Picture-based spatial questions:
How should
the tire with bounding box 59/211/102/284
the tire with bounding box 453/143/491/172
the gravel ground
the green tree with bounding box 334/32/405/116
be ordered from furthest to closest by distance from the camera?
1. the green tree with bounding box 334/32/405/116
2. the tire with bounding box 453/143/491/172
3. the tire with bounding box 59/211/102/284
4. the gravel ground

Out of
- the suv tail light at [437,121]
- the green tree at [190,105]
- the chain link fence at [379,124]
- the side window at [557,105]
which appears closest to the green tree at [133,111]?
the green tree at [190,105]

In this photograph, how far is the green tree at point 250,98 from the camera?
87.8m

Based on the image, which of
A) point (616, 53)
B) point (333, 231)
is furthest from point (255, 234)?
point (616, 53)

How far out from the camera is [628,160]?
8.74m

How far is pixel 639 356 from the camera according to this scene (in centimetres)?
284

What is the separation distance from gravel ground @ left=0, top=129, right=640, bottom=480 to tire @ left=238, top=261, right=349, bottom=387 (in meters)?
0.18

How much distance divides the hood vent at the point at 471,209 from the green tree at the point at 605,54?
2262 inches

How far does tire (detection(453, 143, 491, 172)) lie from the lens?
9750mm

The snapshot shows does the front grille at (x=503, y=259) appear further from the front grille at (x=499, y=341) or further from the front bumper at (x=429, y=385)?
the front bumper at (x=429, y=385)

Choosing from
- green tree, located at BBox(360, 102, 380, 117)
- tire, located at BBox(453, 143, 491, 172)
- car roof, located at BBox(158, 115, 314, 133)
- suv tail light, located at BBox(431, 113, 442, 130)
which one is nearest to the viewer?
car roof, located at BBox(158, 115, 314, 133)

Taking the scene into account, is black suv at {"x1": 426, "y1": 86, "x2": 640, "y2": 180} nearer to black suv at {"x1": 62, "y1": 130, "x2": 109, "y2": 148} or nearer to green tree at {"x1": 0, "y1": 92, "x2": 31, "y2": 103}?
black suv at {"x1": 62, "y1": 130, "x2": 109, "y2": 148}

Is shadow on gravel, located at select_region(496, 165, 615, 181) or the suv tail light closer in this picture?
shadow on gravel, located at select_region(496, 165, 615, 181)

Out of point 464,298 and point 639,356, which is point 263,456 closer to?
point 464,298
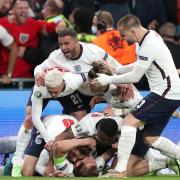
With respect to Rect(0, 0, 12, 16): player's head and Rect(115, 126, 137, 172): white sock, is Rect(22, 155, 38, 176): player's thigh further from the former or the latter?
Rect(0, 0, 12, 16): player's head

> **TASK PROMPT**
Rewrite all the items above with "chain link fence" changed to "wire fence" and every other word left as it is. Leave the pictures out of your answer.

> **FULL OUTPUT**
How should
the tire with bounding box 59/211/102/284
the tire with bounding box 453/143/491/172
the gravel ground
the green tree with bounding box 334/32/405/116
be ordered from furthest to closest by distance from the camera?
1. the green tree with bounding box 334/32/405/116
2. the tire with bounding box 453/143/491/172
3. the tire with bounding box 59/211/102/284
4. the gravel ground

Out of
- the suv tail light at [437,121]
- the green tree at [190,105]
- the wire fence at [379,124]
- the side window at [557,105]
which appears closest to the green tree at [133,111]?
the green tree at [190,105]

In this photograph, how far is the green tree at point 250,98 from the camera?
87.8m

Based on the image, which of
A) point (616, 53)
B) point (333, 231)
is furthest from point (255, 234)?
point (616, 53)

How far out from the camera is [628,160]?
8.74m

How far is pixel 639 356 from the camera according to this scene (in centimetres)?
284

What is the separation distance from gravel ground @ left=0, top=129, right=640, bottom=480 to tire @ left=238, top=261, right=349, bottom=387 (in meters)?
0.18

How much distance divides the hood vent at the point at 471,209 from the green tree at the point at 605,54?
2262 inches

How far does tire (detection(453, 143, 491, 172)) lie from the lens?
9750mm

The snapshot shows does the front grille at (x=503, y=259) appear further from the front grille at (x=499, y=341) or further from the front bumper at (x=429, y=385)?
the front bumper at (x=429, y=385)

Choosing from
- green tree, located at BBox(360, 102, 380, 117)
- tire, located at BBox(453, 143, 491, 172)
- car roof, located at BBox(158, 115, 314, 133)
- suv tail light, located at BBox(431, 113, 442, 130)
which one is nearest to the viewer?
car roof, located at BBox(158, 115, 314, 133)

Taking the scene into account, is black suv at {"x1": 426, "y1": 86, "x2": 640, "y2": 180} nearer to black suv at {"x1": 62, "y1": 130, "x2": 109, "y2": 148} or nearer to green tree at {"x1": 0, "y1": 92, "x2": 31, "y2": 103}?
black suv at {"x1": 62, "y1": 130, "x2": 109, "y2": 148}

Is shadow on gravel, located at select_region(496, 165, 615, 181) or the suv tail light closer in this picture?
shadow on gravel, located at select_region(496, 165, 615, 181)

Out of point 464,298 and point 639,356, which is point 263,456 closer to?
point 464,298
With respect to Rect(0, 0, 12, 16): player's head and Rect(115, 126, 137, 172): white sock, is Rect(22, 155, 38, 176): player's thigh further from the former or the latter?
Rect(0, 0, 12, 16): player's head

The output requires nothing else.